Paulette Ka‘anohiokalani Kaleikini
Image: Joana Gonzalez

Did the city break the law by authorizing rail without completing a survey for iwi kupuna?

The almost-extinct scent of journalists–coffee, cigarettes, a hint of cheap cologne–wafted from the fast flicking of notepad pages being inked in shorthand. It was May 24, 2012, and in a packed courtroom the Hawaii Supreme Court oral arguments for Kaleikini v. Yoshioka were underway. The issue before the court was whether the City and County of Honolulu illegally approved and began constructing its heavy rail project before completing a surveyof burials.

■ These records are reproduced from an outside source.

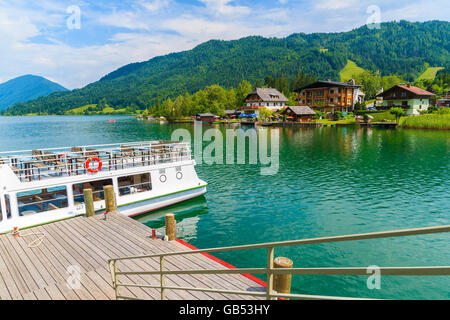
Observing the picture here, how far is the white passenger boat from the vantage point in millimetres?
15484

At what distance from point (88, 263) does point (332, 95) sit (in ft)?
412

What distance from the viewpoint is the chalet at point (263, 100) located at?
133250mm

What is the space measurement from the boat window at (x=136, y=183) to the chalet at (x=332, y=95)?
11451 cm

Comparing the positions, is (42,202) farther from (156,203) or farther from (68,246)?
(156,203)

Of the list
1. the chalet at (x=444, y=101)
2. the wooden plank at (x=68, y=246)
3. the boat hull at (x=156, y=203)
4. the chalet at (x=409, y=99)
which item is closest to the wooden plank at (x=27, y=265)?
the wooden plank at (x=68, y=246)

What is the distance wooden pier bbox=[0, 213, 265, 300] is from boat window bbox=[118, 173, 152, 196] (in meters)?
4.52

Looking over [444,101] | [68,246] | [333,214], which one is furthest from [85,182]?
[444,101]

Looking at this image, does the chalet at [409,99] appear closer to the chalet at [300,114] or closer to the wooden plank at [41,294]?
the chalet at [300,114]

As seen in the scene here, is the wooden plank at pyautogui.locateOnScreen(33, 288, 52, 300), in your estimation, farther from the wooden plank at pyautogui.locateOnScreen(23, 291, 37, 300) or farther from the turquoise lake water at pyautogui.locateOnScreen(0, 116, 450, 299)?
the turquoise lake water at pyautogui.locateOnScreen(0, 116, 450, 299)

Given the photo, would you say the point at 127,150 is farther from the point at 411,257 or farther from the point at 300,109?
the point at 300,109

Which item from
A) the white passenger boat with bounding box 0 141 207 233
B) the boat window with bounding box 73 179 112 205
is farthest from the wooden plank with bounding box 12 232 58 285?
the boat window with bounding box 73 179 112 205

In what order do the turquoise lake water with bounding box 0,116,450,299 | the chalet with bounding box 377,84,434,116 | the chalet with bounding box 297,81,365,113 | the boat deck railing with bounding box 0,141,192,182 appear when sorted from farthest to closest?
the chalet with bounding box 297,81,365,113, the chalet with bounding box 377,84,434,116, the boat deck railing with bounding box 0,141,192,182, the turquoise lake water with bounding box 0,116,450,299

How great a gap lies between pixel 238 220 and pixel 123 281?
11.2 meters

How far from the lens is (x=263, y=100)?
5202 inches
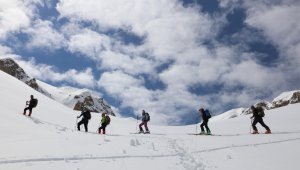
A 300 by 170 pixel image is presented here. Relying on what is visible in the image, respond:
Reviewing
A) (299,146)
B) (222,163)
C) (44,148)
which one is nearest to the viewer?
(44,148)

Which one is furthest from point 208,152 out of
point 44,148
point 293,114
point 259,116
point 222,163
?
point 293,114

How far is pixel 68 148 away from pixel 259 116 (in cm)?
1754

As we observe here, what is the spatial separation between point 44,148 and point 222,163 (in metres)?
6.78

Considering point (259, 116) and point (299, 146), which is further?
point (259, 116)

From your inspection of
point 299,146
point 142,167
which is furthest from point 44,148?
point 299,146

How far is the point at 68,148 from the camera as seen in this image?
51.8ft

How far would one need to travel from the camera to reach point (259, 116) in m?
29.5

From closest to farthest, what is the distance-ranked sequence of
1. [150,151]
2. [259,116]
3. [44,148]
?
[44,148], [150,151], [259,116]

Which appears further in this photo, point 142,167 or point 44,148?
point 44,148

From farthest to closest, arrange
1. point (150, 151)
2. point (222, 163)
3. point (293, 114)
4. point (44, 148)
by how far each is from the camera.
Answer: point (293, 114)
point (150, 151)
point (222, 163)
point (44, 148)

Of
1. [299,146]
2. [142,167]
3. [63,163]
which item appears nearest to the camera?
[63,163]

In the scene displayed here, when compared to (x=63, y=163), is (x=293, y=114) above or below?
above

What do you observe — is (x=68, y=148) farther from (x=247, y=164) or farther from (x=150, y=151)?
(x=247, y=164)

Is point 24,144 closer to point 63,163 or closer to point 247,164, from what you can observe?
point 63,163
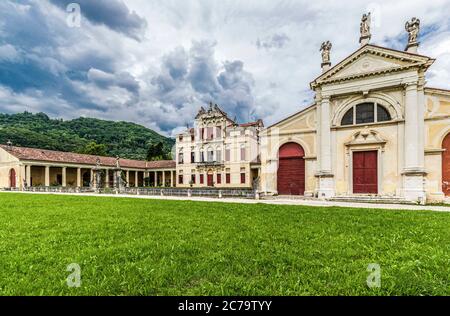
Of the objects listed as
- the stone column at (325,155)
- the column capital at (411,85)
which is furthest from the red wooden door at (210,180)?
the column capital at (411,85)

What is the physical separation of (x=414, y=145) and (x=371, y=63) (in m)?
6.48

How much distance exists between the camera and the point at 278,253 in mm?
4195

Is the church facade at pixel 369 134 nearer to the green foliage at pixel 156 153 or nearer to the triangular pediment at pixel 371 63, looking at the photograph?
the triangular pediment at pixel 371 63

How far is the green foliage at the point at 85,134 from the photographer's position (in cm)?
5956

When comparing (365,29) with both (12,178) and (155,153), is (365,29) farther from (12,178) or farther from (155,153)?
(155,153)

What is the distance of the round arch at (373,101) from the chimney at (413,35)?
3558mm

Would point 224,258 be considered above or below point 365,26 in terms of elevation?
below

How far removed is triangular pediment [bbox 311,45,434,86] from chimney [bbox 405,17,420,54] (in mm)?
981

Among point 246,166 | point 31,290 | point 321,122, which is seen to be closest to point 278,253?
point 31,290

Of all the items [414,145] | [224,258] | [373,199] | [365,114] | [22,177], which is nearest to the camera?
[224,258]

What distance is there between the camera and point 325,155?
57.1ft

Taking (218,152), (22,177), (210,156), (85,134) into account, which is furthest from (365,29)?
(85,134)

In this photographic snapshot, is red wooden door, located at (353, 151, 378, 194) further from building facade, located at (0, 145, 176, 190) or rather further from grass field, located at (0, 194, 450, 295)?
building facade, located at (0, 145, 176, 190)

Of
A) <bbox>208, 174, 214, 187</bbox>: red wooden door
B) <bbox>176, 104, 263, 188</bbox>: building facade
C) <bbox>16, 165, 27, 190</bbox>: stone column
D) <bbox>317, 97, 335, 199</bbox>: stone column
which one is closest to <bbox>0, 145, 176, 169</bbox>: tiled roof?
<bbox>16, 165, 27, 190</bbox>: stone column
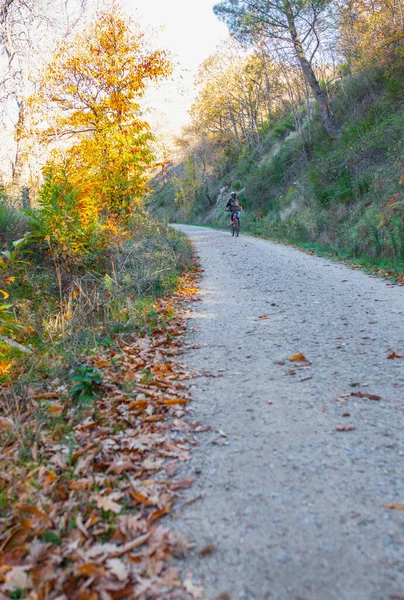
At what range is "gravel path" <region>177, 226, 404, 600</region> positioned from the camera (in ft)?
6.98

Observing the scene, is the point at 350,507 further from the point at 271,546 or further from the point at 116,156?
the point at 116,156

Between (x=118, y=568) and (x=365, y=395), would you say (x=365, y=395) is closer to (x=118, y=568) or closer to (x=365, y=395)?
(x=365, y=395)

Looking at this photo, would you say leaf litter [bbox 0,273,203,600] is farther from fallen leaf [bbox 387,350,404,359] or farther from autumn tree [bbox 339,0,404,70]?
autumn tree [bbox 339,0,404,70]

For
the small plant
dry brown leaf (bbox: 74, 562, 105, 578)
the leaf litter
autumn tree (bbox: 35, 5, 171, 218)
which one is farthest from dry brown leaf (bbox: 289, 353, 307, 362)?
autumn tree (bbox: 35, 5, 171, 218)

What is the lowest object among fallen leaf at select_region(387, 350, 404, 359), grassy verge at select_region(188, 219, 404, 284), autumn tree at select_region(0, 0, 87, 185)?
fallen leaf at select_region(387, 350, 404, 359)

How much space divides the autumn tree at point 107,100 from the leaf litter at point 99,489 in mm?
9283

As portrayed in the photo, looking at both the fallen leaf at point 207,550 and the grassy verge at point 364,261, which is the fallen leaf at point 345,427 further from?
the grassy verge at point 364,261

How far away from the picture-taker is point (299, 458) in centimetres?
301

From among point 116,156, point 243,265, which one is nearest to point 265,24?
point 116,156

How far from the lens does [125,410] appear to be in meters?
3.94

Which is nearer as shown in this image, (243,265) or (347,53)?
(243,265)

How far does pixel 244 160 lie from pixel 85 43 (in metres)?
22.7

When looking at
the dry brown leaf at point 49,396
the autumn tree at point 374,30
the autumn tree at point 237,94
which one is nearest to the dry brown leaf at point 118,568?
the dry brown leaf at point 49,396

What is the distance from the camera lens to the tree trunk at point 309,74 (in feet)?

“They’ve done what the rules specifically prohibit,” argued David Kimo Frankel, Native Hawaiian Legal Corporation (NHLC) attorney for plaintiff/appellant Paulette Kaanohiokalani Kaleikini who is a descendent of iwi kupuna (“ancestral bones”) buried in Kakaako, a district rich in history through which the rail is planned to run. The phasing of the rail project, Frankel explained, violates Hawaii Revised Statutes chapters 6E, 343, and 205A) which require that an archaeological inventory survey (AIS) be completed for an entire project before any final decisions as to route or technology are made. A With Phase One underway, an AIS has yet to be completed for Phase Four, the final stretch through Kakaako, despite the high likelihood of discovering burials there. The defendants/appellees in this case include Wayne Yoshioka, director of the city’s Department of Transportation Services; William J. Aila, Jr., Chair of the state Department of Land and Natural Resources a; Puaalaokalani Aiu, administrator of the State Historic Preservation Division (SHPD); Mayor Peter Carlisle and Gov. Neil Abercrombie.

John P. Manaut, special deputies corporation counsel, argued on behalf of Mr. Yoshioka and the city defendants, while William J. Wynhoff, deputy attorney general, argued on behalf of Mr. Aila and the other State defendants, excluding the Oahu Island Burial Council, which had filed a “Statement of No Position” in response to the city’s motion to dismiss at the circuit court level. Both Manaut and Wynhoff argued that the rail could be rerouted if burials were found in Phase Four and debated the definition of “project,” which, they argued, could also mean particular phases. They said the adjustment range for the piers is 75-100 feet, so the route could be relocated in the event that burials are found. . Judge Browning asked: “After spending billions of dollars on construction, how likely is it that the final segment will be moved if iwi are found?”

That would be highly unlikely, according to Melody Kapilialoha MacKenzie, associate professor and director of Native Hawaiian Law program at University of Hawaii-Manoa. “If burials are found during construction, SHPD must be notified immediately and, ultimately, has jurisdiction to decide what happens. Wal-Mart and Ward Villages are good examples of what happens during construction– most times iwi will be moved … It is difficult to make these changes after construction has begun, which is why a good AIS is so important before construction and even before major plans are finalized.”

SHPD administrator Pua Aiu declined to be interviewed due to ongoing litigation.

This case, the NHLC attorneys and Professor MacKenzie say, will set an important precedent for how development and native Hawaiian rights will coexist lawfully. “After the events at Honokahua and the discovery of over 900 iwi [during construction of the Ritz-Carlton hotel], the burials law was enacted in 1990 to ensure that iwi kupuna were respected and properly cared for,” MacKenzie says. “This case is a test of that law and, even more importantly, of how the law is implemented.”